Sin duda es un avance – para nada incidental – que sean dos candidatas quienes lideren las encuestas, pero no hay garantías de que las dejen trabajar en libertad hasta no verlas ceñir la banda tricolor y rodearse de gente pensante y libre de vicios. En eso confío más en Claudia Sheinbaum, dado que sus deudas son más transparentes y no tendrá salvo un partido que favorecer. Quisiera pensar lo mismo de Xóchitl Gálvez, quien ha demostrado perseverancia y valentía en un proceso abiertamente desigual. Con ello quiero plasmar mi respeto por el trabajo y el compromiso político de ambas en un país donde ser mujer es de suyo una flagrante desventaja.

Tuve la fortuna de crecer en un hogar laico donde se nutrían por igual los derroteros autóctonos, las ideas cardenistas y las venas abiertas del exilio español. Las mujeres siempre tuvieron un lugar privilegiado que respondía a su inteligencia y libertad de pensamiento. Con esa claridad he crecido, me he casado y divorciado, tanto como he educado y alentado a mis hijos e hijas.

Veo a mis pacientes con una ética inflexible donde el respeto a su integridad sexual es preeminente por encima de cualquier ideología o condición social. Y estoy consciente a la vez que debo a mis padres, mis maestros y mis enfermos (de ambos sexos) la calidad que obtienen de mi trato.

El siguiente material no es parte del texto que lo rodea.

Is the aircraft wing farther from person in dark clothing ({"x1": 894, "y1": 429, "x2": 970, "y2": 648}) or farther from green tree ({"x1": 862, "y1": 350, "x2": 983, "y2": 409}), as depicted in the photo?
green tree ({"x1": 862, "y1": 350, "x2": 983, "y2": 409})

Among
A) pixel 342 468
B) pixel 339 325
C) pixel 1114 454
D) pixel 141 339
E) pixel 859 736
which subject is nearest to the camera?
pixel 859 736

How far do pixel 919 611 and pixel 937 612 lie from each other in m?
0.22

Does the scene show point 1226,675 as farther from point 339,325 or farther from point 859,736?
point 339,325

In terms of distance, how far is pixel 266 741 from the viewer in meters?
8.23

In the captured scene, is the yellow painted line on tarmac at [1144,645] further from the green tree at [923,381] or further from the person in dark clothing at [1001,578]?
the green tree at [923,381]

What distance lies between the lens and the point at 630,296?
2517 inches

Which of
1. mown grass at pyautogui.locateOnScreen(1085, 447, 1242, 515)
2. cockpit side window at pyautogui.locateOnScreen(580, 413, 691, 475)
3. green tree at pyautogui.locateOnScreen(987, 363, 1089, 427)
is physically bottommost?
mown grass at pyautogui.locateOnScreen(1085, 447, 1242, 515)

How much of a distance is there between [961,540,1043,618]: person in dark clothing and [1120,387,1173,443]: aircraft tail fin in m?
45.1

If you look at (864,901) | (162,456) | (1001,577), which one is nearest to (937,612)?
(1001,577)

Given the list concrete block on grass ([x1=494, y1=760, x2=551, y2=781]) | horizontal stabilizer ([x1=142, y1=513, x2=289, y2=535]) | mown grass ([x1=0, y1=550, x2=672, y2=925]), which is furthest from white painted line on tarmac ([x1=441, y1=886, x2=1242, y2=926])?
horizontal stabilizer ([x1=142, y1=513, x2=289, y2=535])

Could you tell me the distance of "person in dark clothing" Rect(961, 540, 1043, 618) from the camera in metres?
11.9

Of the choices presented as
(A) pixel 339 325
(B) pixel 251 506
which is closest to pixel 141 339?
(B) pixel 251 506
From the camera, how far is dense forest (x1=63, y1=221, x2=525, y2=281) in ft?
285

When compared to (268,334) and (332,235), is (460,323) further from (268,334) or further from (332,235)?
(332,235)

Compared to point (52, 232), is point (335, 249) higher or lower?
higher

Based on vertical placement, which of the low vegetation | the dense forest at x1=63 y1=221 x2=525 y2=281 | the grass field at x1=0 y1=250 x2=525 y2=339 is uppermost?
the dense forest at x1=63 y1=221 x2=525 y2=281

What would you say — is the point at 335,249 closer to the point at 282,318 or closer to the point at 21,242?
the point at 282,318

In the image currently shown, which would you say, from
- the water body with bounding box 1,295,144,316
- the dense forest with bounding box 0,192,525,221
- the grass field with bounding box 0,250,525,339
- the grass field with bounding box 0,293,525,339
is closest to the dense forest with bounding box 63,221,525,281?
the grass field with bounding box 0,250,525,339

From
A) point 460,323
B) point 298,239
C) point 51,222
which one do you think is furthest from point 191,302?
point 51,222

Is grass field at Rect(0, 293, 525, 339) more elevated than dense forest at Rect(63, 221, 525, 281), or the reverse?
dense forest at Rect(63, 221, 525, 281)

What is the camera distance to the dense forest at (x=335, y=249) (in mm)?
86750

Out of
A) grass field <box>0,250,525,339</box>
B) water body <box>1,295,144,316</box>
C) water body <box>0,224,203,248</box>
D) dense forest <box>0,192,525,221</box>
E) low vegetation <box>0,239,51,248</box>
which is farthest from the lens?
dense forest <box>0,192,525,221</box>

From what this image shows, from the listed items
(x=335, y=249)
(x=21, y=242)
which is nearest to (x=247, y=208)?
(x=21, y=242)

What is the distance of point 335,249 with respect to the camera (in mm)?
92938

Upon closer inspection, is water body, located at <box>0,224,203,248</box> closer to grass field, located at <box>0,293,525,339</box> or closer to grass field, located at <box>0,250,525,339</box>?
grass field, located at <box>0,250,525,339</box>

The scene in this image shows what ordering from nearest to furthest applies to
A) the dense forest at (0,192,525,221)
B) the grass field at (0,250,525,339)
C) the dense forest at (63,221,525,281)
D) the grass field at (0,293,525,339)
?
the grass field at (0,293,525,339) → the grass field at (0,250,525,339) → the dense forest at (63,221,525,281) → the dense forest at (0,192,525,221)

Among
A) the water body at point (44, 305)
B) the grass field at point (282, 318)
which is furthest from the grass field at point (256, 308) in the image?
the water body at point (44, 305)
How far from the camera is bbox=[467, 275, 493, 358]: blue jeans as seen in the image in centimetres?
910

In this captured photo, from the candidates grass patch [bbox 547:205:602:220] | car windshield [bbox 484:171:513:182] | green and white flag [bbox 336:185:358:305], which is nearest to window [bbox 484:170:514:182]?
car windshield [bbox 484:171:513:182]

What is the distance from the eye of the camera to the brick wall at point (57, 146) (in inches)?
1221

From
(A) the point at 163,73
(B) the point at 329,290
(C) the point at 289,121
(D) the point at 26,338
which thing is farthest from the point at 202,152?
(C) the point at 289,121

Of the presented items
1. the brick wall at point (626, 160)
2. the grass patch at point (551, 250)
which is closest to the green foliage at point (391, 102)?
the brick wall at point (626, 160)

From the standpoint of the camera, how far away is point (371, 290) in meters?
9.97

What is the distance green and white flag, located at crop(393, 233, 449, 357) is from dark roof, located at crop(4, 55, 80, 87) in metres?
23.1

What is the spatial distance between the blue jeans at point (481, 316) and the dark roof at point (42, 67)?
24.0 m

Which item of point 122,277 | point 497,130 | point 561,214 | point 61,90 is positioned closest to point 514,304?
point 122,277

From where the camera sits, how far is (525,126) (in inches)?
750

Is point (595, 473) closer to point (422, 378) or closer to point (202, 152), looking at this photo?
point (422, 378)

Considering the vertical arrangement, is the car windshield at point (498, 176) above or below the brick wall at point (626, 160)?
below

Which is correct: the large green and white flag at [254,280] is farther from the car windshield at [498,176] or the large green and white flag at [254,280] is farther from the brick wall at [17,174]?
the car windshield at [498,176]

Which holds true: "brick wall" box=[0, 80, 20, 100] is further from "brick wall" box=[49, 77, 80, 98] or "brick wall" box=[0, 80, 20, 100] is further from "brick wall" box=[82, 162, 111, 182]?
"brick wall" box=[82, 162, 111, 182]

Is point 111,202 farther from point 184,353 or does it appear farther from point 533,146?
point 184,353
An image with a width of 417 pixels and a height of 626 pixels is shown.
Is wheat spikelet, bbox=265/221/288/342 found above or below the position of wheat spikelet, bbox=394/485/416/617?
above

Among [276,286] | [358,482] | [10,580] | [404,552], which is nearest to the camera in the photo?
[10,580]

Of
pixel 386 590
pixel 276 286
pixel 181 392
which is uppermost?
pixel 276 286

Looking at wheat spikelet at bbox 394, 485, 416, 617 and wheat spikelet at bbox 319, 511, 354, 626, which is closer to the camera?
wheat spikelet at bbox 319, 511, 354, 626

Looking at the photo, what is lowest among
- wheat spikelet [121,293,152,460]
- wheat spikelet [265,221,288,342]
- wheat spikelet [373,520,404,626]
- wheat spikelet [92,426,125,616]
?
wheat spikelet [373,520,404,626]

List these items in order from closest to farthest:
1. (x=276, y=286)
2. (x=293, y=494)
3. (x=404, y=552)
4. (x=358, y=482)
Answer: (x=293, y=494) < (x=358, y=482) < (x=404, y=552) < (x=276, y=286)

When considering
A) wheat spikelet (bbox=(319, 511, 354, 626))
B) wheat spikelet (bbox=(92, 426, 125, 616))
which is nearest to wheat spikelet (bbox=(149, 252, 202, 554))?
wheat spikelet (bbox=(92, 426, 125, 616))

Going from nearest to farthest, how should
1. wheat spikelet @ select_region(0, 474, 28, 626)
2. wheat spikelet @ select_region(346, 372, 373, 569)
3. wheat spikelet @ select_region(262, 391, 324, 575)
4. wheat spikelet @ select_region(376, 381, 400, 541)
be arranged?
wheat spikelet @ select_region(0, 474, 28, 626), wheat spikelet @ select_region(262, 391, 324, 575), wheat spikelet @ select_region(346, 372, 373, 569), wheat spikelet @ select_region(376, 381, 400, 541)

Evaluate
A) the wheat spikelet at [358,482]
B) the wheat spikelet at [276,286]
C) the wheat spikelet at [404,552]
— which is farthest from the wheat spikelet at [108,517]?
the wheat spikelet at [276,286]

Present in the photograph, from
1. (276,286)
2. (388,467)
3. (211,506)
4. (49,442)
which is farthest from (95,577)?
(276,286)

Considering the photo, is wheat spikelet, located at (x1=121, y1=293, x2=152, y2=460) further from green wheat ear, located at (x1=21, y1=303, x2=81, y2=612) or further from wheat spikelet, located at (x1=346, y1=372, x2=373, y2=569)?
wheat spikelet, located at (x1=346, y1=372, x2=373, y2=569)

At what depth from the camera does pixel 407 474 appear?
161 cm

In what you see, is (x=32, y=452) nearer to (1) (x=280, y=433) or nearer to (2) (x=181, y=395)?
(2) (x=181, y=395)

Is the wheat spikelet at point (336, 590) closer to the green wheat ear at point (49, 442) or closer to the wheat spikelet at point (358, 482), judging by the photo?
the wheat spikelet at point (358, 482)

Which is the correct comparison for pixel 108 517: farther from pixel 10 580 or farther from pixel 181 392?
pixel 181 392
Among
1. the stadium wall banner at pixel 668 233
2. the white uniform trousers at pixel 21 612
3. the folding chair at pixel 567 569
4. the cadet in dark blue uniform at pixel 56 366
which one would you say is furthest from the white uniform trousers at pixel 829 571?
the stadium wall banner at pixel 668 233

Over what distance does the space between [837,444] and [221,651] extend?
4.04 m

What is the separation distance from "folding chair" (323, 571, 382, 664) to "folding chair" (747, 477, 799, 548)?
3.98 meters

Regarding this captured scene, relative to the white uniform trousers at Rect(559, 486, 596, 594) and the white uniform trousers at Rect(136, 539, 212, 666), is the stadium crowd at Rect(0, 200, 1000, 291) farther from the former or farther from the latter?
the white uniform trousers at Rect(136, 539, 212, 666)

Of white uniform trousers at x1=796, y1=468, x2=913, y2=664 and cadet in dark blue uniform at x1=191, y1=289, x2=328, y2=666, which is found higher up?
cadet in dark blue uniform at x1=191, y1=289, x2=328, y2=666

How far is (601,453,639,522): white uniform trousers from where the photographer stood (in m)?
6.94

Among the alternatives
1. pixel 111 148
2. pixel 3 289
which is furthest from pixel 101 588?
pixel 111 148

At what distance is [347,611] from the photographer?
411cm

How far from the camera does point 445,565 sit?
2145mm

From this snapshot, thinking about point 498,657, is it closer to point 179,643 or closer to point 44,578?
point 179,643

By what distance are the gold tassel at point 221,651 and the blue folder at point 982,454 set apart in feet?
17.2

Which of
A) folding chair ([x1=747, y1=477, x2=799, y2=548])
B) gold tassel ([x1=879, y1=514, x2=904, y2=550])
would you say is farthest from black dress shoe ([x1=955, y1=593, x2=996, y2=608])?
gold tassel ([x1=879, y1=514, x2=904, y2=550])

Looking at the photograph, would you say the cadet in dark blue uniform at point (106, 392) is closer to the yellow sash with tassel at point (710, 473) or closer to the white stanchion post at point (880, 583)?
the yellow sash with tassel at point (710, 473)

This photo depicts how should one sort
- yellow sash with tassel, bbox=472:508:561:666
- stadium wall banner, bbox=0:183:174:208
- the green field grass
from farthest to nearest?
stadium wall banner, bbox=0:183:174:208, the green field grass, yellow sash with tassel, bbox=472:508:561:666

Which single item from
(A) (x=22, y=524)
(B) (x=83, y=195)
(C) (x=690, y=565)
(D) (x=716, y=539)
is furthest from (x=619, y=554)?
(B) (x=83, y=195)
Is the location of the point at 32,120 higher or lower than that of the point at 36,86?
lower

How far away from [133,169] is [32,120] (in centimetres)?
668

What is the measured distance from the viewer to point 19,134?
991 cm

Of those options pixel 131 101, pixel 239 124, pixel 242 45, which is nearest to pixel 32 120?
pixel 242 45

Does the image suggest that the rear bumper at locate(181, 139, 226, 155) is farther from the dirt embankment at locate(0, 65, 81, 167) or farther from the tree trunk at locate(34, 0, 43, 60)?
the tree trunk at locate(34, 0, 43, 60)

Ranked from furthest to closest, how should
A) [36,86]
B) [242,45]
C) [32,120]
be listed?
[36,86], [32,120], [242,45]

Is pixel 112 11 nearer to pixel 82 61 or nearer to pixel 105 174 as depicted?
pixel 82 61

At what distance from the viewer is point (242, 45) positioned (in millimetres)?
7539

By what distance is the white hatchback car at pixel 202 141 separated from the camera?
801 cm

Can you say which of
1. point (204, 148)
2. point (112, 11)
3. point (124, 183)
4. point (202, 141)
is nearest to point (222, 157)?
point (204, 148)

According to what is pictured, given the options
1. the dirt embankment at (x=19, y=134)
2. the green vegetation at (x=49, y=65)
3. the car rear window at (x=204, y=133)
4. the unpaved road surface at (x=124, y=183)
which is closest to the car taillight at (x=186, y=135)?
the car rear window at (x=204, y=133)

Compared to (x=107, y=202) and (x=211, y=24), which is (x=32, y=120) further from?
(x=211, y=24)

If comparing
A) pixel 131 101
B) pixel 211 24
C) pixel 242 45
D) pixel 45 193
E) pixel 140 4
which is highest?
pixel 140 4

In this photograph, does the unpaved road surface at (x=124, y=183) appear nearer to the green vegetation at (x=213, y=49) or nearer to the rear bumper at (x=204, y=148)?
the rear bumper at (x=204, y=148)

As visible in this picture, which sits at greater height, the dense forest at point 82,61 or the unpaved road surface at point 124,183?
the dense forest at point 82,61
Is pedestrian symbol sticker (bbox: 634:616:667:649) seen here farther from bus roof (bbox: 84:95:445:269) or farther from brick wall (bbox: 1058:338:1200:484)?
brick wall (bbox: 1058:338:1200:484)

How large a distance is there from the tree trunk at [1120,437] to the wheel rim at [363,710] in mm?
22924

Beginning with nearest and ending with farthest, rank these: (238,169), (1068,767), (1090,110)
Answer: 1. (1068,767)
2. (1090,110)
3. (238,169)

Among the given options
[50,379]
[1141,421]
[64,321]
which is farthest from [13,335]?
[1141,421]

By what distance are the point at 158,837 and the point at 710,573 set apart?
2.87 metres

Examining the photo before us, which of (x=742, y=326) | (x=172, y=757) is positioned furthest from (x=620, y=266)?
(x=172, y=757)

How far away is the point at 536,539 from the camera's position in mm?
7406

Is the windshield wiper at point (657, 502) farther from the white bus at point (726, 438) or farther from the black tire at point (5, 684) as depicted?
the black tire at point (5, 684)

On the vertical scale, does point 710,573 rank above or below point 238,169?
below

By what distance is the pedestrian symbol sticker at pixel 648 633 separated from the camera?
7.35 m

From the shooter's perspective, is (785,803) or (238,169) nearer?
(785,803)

Quisiera con toda sinceridad que este dos de junio se transforme en un día insólito y venturoso para mi México. Que seamos capaces de recibir con los brazos abiertos a la candidata triunfante y le allanemos el camino para que sus principios y valores siembren la comunión y la templanza. No pidamos imposibles; nuestro territorio está sembrado de ortigas y ponzoña por generaciones: una sola mujer, por más valiente y bien intencionada, no puede revertir los males que nos contaminan y laceran nuestros pueblos y ciudades.

Confiemos con sentido crítico, exijamos alternancia y representatividad, y reconozcamos que, distantes de los designios del Olimpo, la vida cotidiana es sólo deseo y decepción.